What you should do
Check every line of the data below for the word "site". Copy the ones that have it.

BEGIN Data excerpts

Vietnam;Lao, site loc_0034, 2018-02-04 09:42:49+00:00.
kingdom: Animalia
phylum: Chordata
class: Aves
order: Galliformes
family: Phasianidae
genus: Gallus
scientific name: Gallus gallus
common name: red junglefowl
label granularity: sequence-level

END Data excerpts
BEGIN Data excerpts

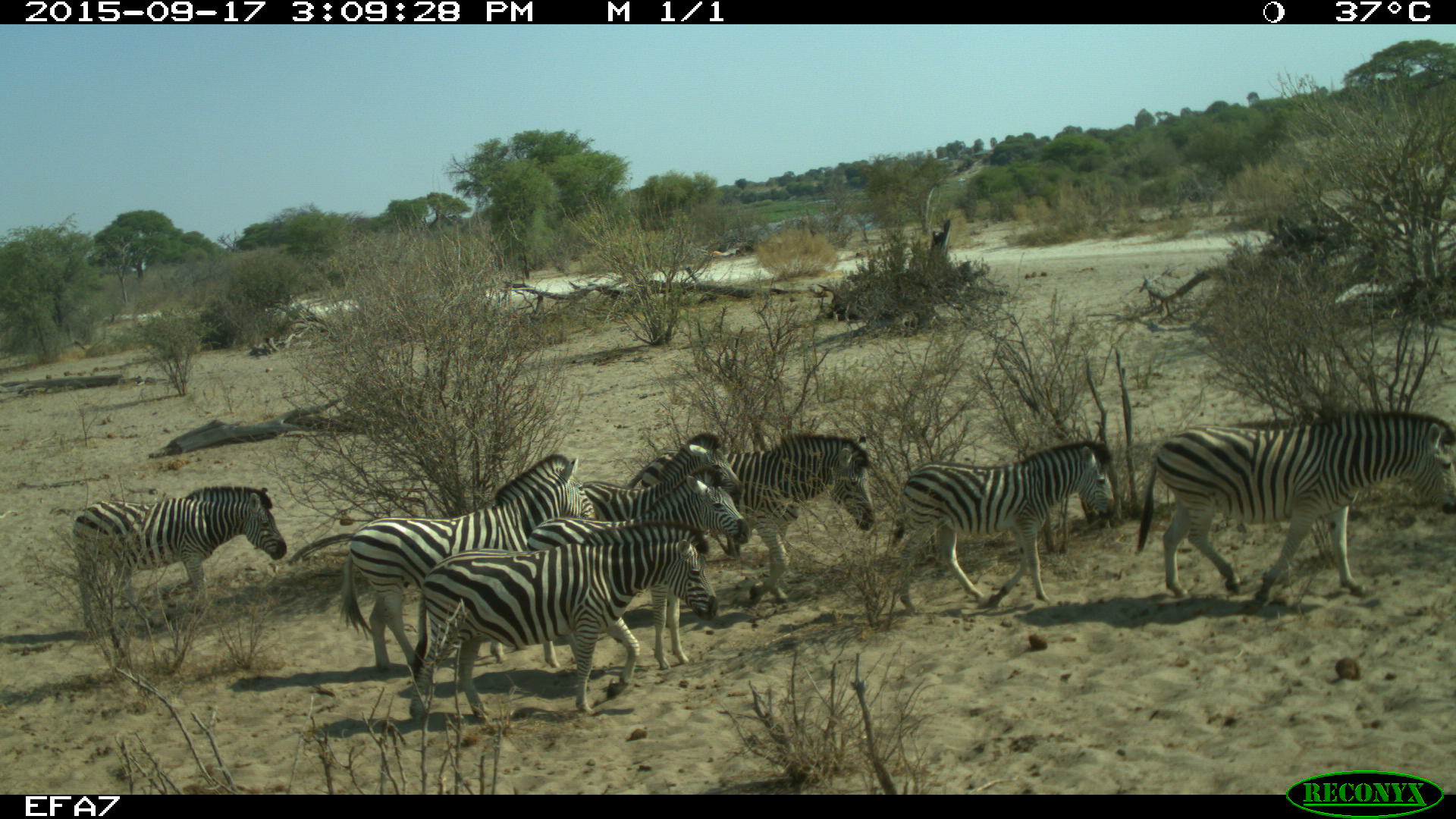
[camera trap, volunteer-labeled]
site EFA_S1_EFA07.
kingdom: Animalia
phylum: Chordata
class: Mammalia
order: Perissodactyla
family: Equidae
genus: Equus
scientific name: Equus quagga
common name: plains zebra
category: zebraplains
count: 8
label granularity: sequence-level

END Data excerpts
BEGIN Data excerpts

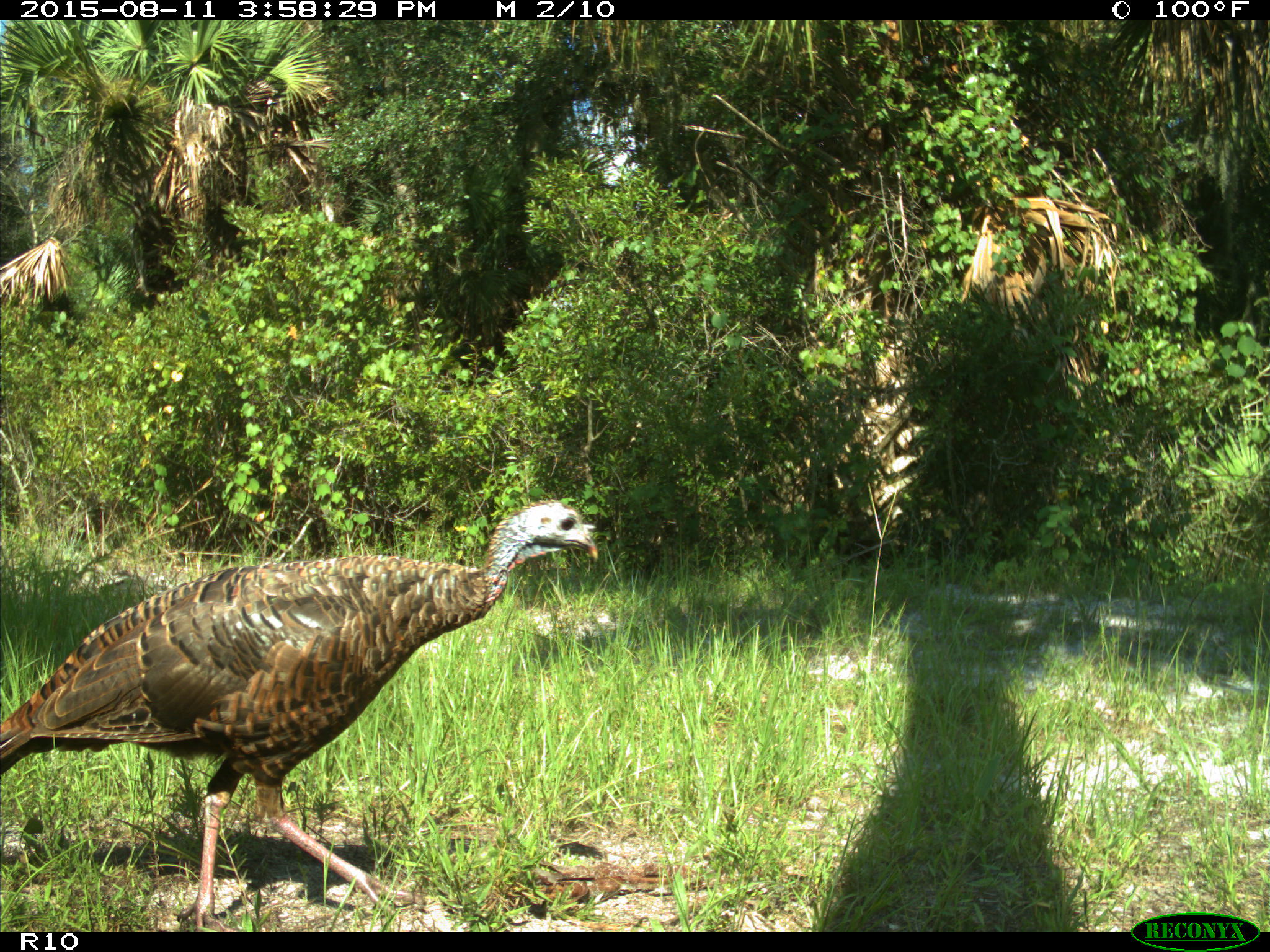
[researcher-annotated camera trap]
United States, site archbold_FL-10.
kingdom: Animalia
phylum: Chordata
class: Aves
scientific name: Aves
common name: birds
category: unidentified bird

END Data excerpts

Reply to the task
Vietnam;Lao, site loc_0034, 2018-02-04 09:42:49+00:00.
site EFA_S1_EFA07.
United States, site archbold_FL-10.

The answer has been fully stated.